**Records shown**:
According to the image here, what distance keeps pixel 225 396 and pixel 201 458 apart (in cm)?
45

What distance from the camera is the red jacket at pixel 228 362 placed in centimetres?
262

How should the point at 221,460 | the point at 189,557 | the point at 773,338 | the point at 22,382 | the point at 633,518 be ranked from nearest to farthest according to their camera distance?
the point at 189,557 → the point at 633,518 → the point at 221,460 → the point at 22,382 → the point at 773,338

* * *

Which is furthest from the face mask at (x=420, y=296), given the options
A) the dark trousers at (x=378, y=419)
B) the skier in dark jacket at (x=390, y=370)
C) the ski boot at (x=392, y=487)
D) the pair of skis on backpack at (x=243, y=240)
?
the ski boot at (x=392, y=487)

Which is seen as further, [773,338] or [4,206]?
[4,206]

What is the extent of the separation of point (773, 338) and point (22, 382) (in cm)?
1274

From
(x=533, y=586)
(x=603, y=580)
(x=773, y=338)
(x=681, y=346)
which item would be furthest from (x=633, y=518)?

**Exercise task**: Pull out everything in the rows above from the line containing "How should the" down to the line containing "the point at 189,557 →", both included, and reproduce those lines word for word with nothing else.

**Result of the task**:
How should the point at 221,460 | the point at 189,557 | the point at 773,338 | the point at 22,382 | the point at 633,518 be ranked from nearest to farthest according to their camera distance?
the point at 189,557 → the point at 633,518 → the point at 221,460 → the point at 22,382 → the point at 773,338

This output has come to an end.